Whenever I encountered a friend who was ambivalent about the holidays after the loss of a loved one, I tried to include them in whatever plans I had so they would feel welcome somewhere. My grandmother was always happy to have more people join our little festivities. Yet, most times, the invitation would be declined in favor of a cozy night in with their thoughts. Candidly, the reaction made my heart hurt, but now that I’m in a similar place in life, it makes total sense.
This year, Thanksgiving was the first holiday I had to navigate, although I began to feel the grips of grief much earlier this fall. While I was grateful for friends who extended an invite and wanted me to pull up a seat with their families, I declined all of their kind invitations. The mere thought of celebrating with someone else’s family felt like a knife to my heart while simultaneously feeling like I was cheating on my usual traditions. It wouldn’t just be a seat at the table for me that was needed, but also a chair for my grief, which feels like an extra appendage to be accounted for these days.
Many of the emotions I’ve felt these last few months have surprised me. The thing about grief is that it can sneak up on you when you least expect it. From warming up a cup of coffee to driving out of state for a funeral, the depth of grief and what triggers it for me knows no bounds. To those who have experienced grief, I’m sure you can relate in some way.
In honor of National Grief Awareness Week, and as we prepare to celebrate Hanukkah and Christmas and ring in a new year, it’s a time when those grieving may feel the need to retreat to find comfort (I know I do).
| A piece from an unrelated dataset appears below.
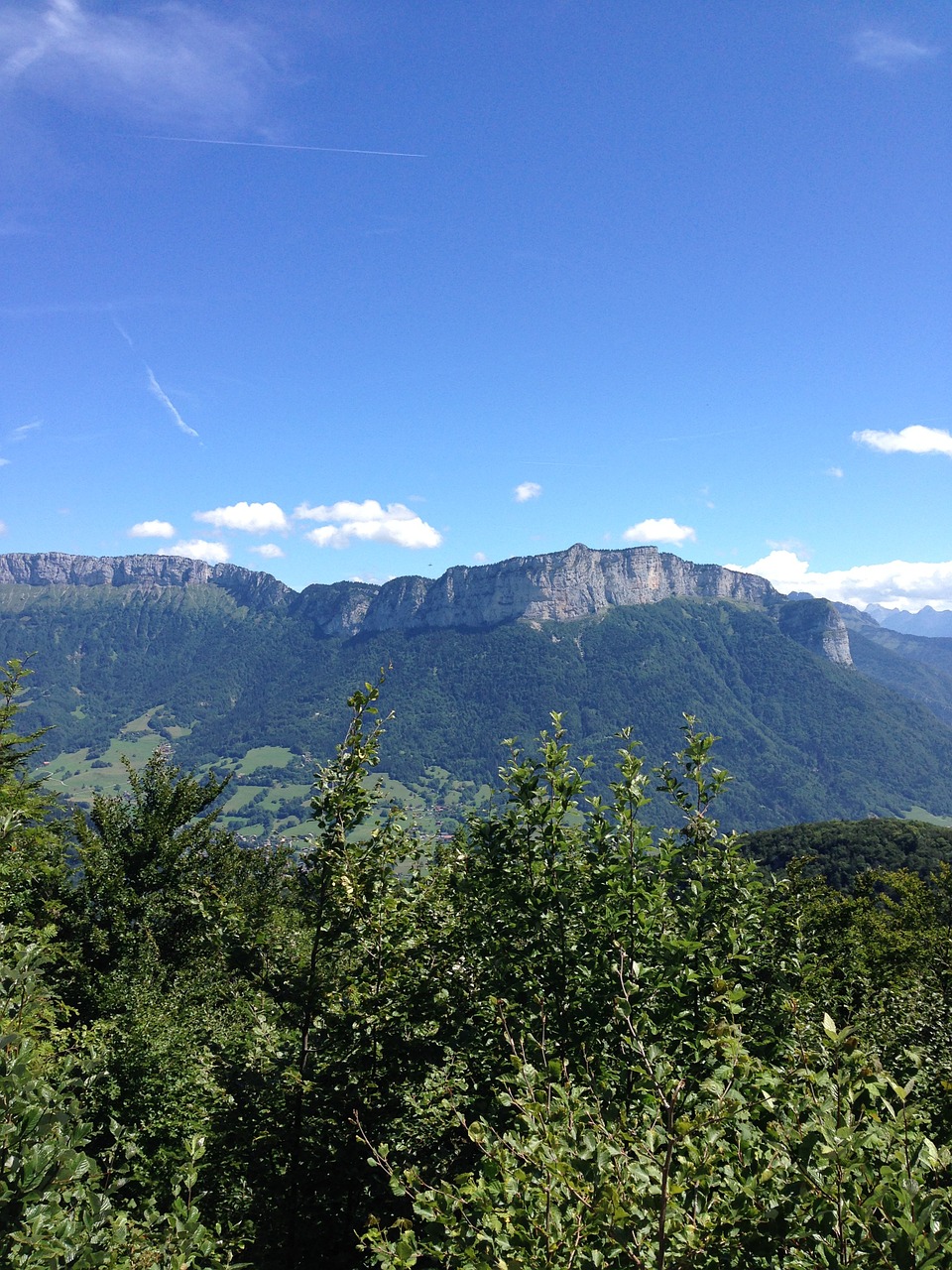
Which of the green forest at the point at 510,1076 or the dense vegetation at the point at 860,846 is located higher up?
the green forest at the point at 510,1076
But it’s also a time to lean on others for support. While I am by no means an expert on grieving or loss, here are a few things I will be doing during the holiday season to support my mental and emotional health:
- Honor boundaries: While I appreciate all of the holiday invites I’ve been receiving, I’m determined to ride this one out alone, and I feel more comfortable doing my own thing (although that doesn’t mean I don’t appreciate the kind gestures). One way I’m honoring my emotional headspace is by accepting that this is the reality for this year and knowing that it won’t always feel this hard. I’ve been fortunate to have friends who understand my position and are finding other ways to support me. On Thanksgiving, my client prepared and packaged a whole Thanksgiving meal for me to enjoy. It was the perfect way to support me and help me celebrate Thanksgiving.
- Feel emotions: Part of working through the grieving process is accepting your emotions when they come. I’ve gone from feeling perfectly fine to crying hysterically minutes later. And the smallest thing can trigger that reaction. Permitting myself to be with my feelings has been a huge help, and I allow it to cross over into my work life, too. When my emotions are running high, the best thing I can do is take a break. That may mean taking a walk in nature or talking to a friend, but I don’t do my best work on these days, so it means taking a “sanity day” work-wise.
- Do something meaningful: My grandmother and I used to attend mass during the holiday season. Neither of us was particularly religious at any other time of the year, but this was when we went to church. It’s a tradition I plan on honoring this year and for many years to come.
If the thought of the holidays feels overwhelming (for any reason), I hope something in this post resonated with you. At the very least, please know that you are not alone. Seek support from family, friends, or a grief counselor and take care of yourself both physically and emotionally this holiday season. By doing so, you can honor your loved one and create new memories that will help you heal.